= Gift Grub =

Comedic radio series

Gift Grub is a series of short comic pieces broadcast on weekdays on The Ian Dempsey Breakfast Show on the Irish commercial radio station Today FM, having been broadcast since May 1999.

==History==
A precursor to Gift Grub originally aired on Today FM's predecessor, Radio Ireland, as a series of sketches called "Starship Compromise". This Star Trek parody featured a caricature of Gerry Adams as a starship captain accompanied by Martin McGuinness, with the two scouring the galaxy, seeking compromise with alien beings.

In 1998, presenter Ian Dempsey joined the newly renamed Today FM which had replaced Radio Ireland. A year later, in March 1999, Paul McLoone joined Today FM and became a producer for The Ian Dempsey Breakfast Show. McLoone and Irish comedian Mario Rosenstock later came up with and developed the concept of Gift Grub. The first Gift Grub sketch aired on the Ian Dempsey Breakfast Show in early May 1999. The name of the sketches have their basis in the format of the original pieces, in which the character of Bertie Ahern (Ireland's former Taoiseach) would introduce the listening public to favourite ("Gift") meals or food items ("Grub").

For the next five years, McLoone and Rosenstock participated in various sketches either together or separately with four volumes of Gift Grub being released on CD. McLoone resigned from Today FM in 2004, spending the next two years freelancing, before returning to the station in 2006. After McLoone's departure from Gift Grub, Rosenstock voiced the show's characters. These characters are generally based on real people, typically Irish or international celebrities and political figures.

In 2006, the satirist and impressionist Oliver Callan who had previously contributed to Gift Grub sketches, reportedly took legal action over the release of a compilation album of sketches.

The popularity of the show has generated a number of spin-off compilations.

Rosenstock has performed live stage versions of several sketches and characters, in shows titled "Gift Grub Live".

==Notable sketches==
Writers of the series respond to current news and events by writing satire on recent events. One episode involved the re-writing of the song Dry Your Eyes by The Streets, in which Roy Keane sings to David Beckham, consoling him on England's loss to France in UEFA Euro 2004. In a poll of Today FM listeners, this sketch was voted the "all time favourite" Gift Grub sketch.

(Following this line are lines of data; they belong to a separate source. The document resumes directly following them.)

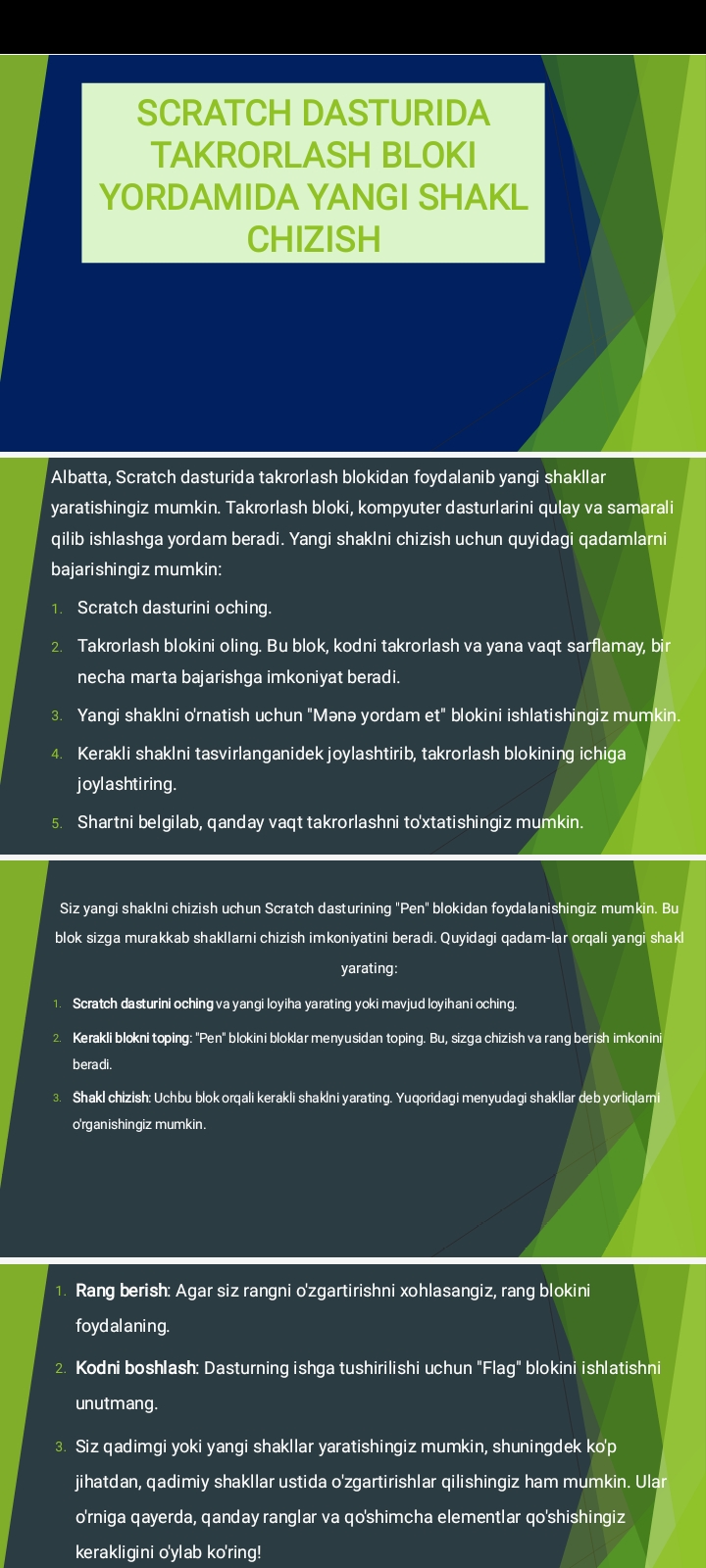 SCRATCH DASTURIDA TAKRORLASH BLOKI YORDAMIDA YANGI SHAKL CHIZISH

Albatta, Scratch dasturida takrorlash blokidan foydalanib yangi shakllar yaratishingiz mumkin. Takrorlash bloki, kompyuter dasturlarini qulay va samarali qilib ishlashga yordam beradi. Yangi shaklni chizish uchun quyidagi qadamlarni bajarishingiz mumkin:

1. Scratch dasturini oching.
2. Takrorlash blokini oling. Bu blok, kodni takrorlash va yana vaqt sarflamay, bir necha marta bajarishga imkoniyat beradi.
3. Yangi shaklni o'rnatish uchun "Mənə yordam et" blokini ishlatishingiz mumkin.
4. Kerakli shaklni tasvirlanganidek joylashtirib, takrorlash blokining ichiga joylashtiring.
5. Shartni belgilab, qanday vaqt takrorlashni to'xtatishingiz mumkin.

Siz yangi shaklni chizish uchun Scratch dasturining "Pen" blokidan foydalanishingiz mumkin. Bu blok sizga murakkab shakllarni chizish imkoniyatini beradi. Quyidagi qadam-lar orqali yangi shakl yarating:

1. Scratch dasturini oching va yangi loyiha yarating yoki mavjud loyihani oching.
2. Kerakli blokni toping: "Pen" blokini bloklar menyusidan toping. Bu, sizga chizish va rang berish imkonini beradi.
3. Shakl chizish: Uchbu blok orqali kerakli shaklni yarating. Yuqoridagi menyudagi shakllar deb yorliqlarni o'rganishingiz mumkin.

1. Rang berish: Agar siz rangni o'zgartirishni xohlasangiz, rang blokini foydalaning.
2. Kodni boshlash: Dasturning ishga tushirilishi uchun "Flag" blokini ishlatishni unutmang.
3. Siz qadimgi yoki yangi shakllar yaratishingiz mumkin, shuningdek ko'p jihatdan, qadimiy shakllar ustida o'zgartirishlar qilishingiz ham mumkin. Ular o'rniga qayerda, qanday ranglar va qo'shimcha elementlar qo'shishingiz kerakligini o'ylab ko'ring!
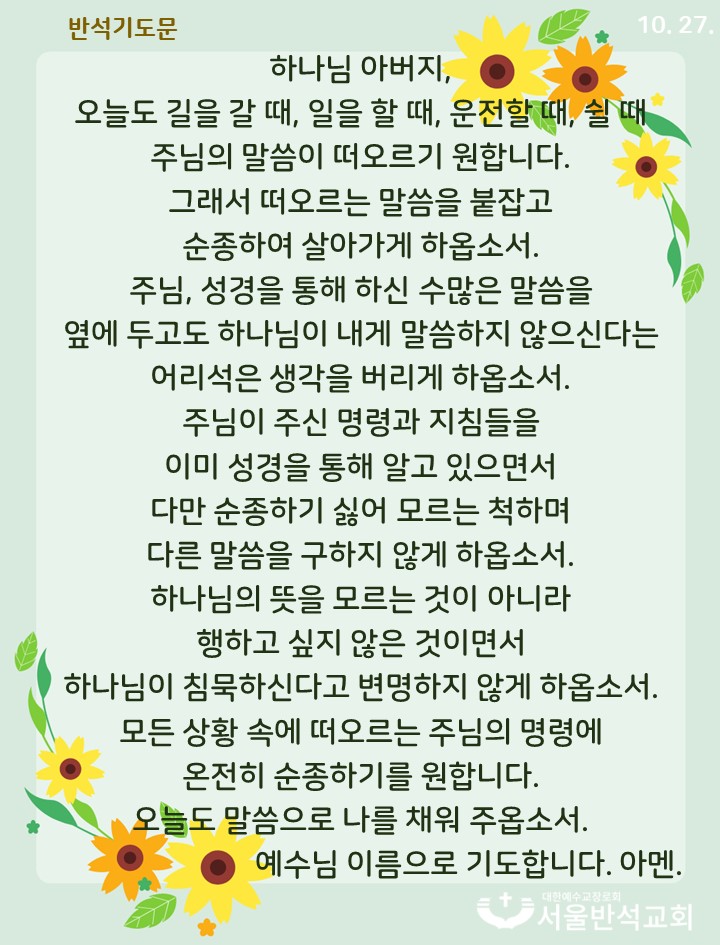 반석기도문

10. 27.

하나님 아버지,
오늘도 길을 갈 때, 일을 할 때, 운전할 때, 쉴 때
주님의 말씀이 떠오르기 원합니다.
그래서 떠오르는 말씀을 붙잡고
순종하여 살아가게 하옵소서.
주님, 성경을 통해 하신 수많은 말씀을
옆에 두고도 하나님이 내게 말씀하지 않으신다는
어리석은 생각을 버리게 하옵소서.
주님이 주신 명령과 지침들을
이미 성경을 통해 알고 있으면서
다만 순종하기 싫어 모르는 척하며
다른 말씀을 구하지 않게 하옵소서.
하나님의 뜻을 모르는 것이 아니라
행하고 싶지 않은 것이면서
하나님이 침묵하신다고 변명하지 않게 하옵소서.
모든 상황 속에 떠오르는 주님의 명령에
온전히 순종하기를 원합니다.
오늘도 말씀으로 나를 채워 주옵소서.
예수님 이름으로 기도합니다. 아멘.

대한예수교장로회
서울반석교회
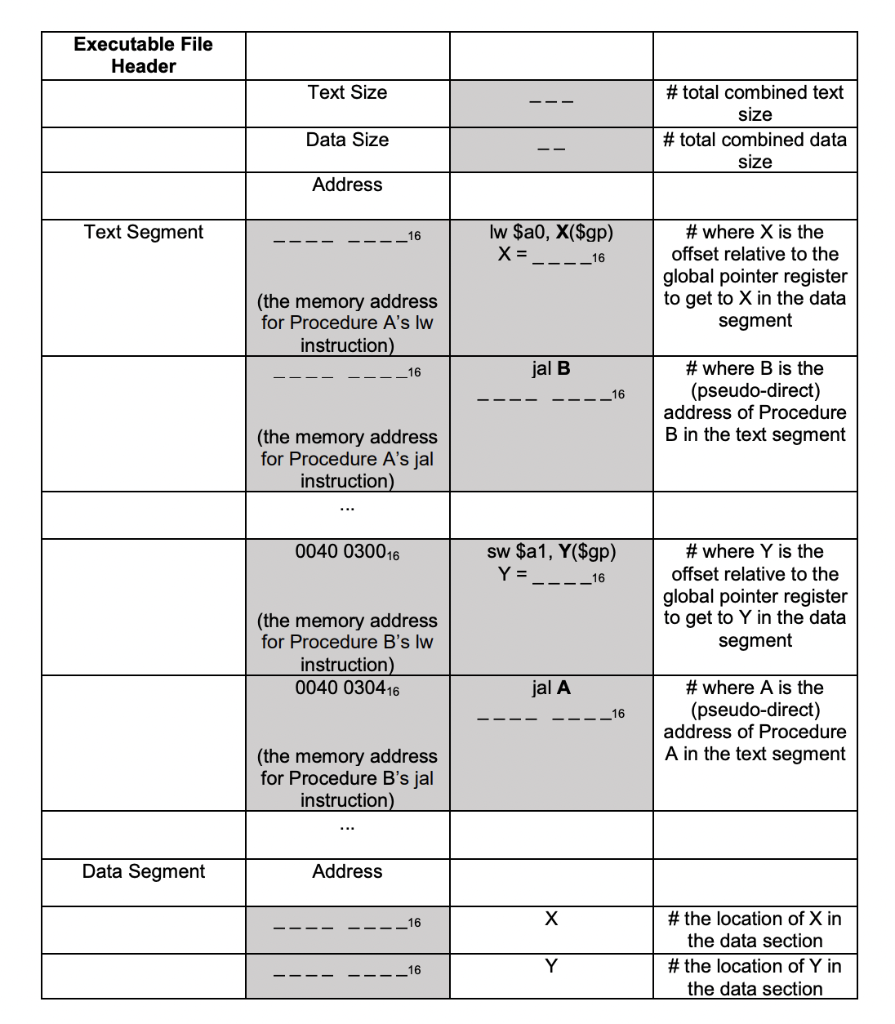 | Executable File Header | | | |
|---|---|---|---|
| | Text Size | _ _ _ | # total combined text size |
| | Data Size | _ _ | # total combined data size |
| | Address | | |
| Text Segment | _ _ _ _ _ _ _ _$_{16}$ (the memory address for Procedure A's lw instruction) | lw \$a0, **X**(\$gp) X = _ _ _ _$_{16}$ | # where X is the offset relative to the global pointer register to get to X in the data segment |
| | _ _ _ _ _ _ _ _$_{16}$ (the memory address for Procedure A's jal instruction) | jal **B** _ _ _ _ _ _ _ _$_{16}$ | # where B is the (pseudo-direct) address of Procedure B in the text segment |
| | ... | | |
| | 0040 0300$_{16}$ (the memory address for Procedure B's lw instruction) | sw \$a1, **Y**(\$gp) Y = _ _ _ _$_{16}$ | # where Y is the offset relative to the global pointer register to get to Y in the data segment |
| | 0040 0304$_{16}$ (the memory address for Procedure B's jal instruction) | jal **A** _ _ _ _ _ _ _ _$_{16}$ | # where A is the (pseudo-direct) address of Procedure A in the text segment |
| | ... | | |
| Data Segment | Address | | |
| | _ _ _ _ _ _ _ _$_{16}$ | X | # the location of X in the data section |
| | _ _ _ _ _ _ _ _$_{16}$ | Y | # the location of Y in the data section |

In 2005, a sketch entitled "José and his Amazing Technicolor Overcoat", mimicking Chelsea boss José Mourinho, caught the attention of football fans in the UK and reportedly reached number 45 in the UK singles chart. Rosenstock was invited by Mourinho to attend a match at Stamford Bridge. This track, along with "I Sign a Little Player or Two", based on Aretha Franklin's I Say a Little Prayer, were broadcast on London's Capital Gold radio station.

In December 2005, a parody of Will Young's song Leave Right Now, relating to the events surrounding Roy Keane's dismissal from Manchester United, was released as a charity single in Ireland. With proceeds going to the Irish Guide Dogs Association, it entered the charts and was the Christmas number one in 2005.

In March 2007, the real Roy Keane met with Ian Dempsey to promote the Irish Guide Dogs Foundation and was introduced to the Gift Grub Roy. Previous guests who were invited on the show to meet their Gift Grub equivalents included Hector Ó hEochagáin, Eddie Hobbs, and Ronan Keating. Bertie Ahern also joined the show to celebrate the segment's tenth anniversary.

In November 2009, Today FM released a special 10-year edition of the annual 'Best of' CD. This included 3 CDs, including a 'best of 2009' CD, a 'best of the decade' CD, and an unreleased sketches CD.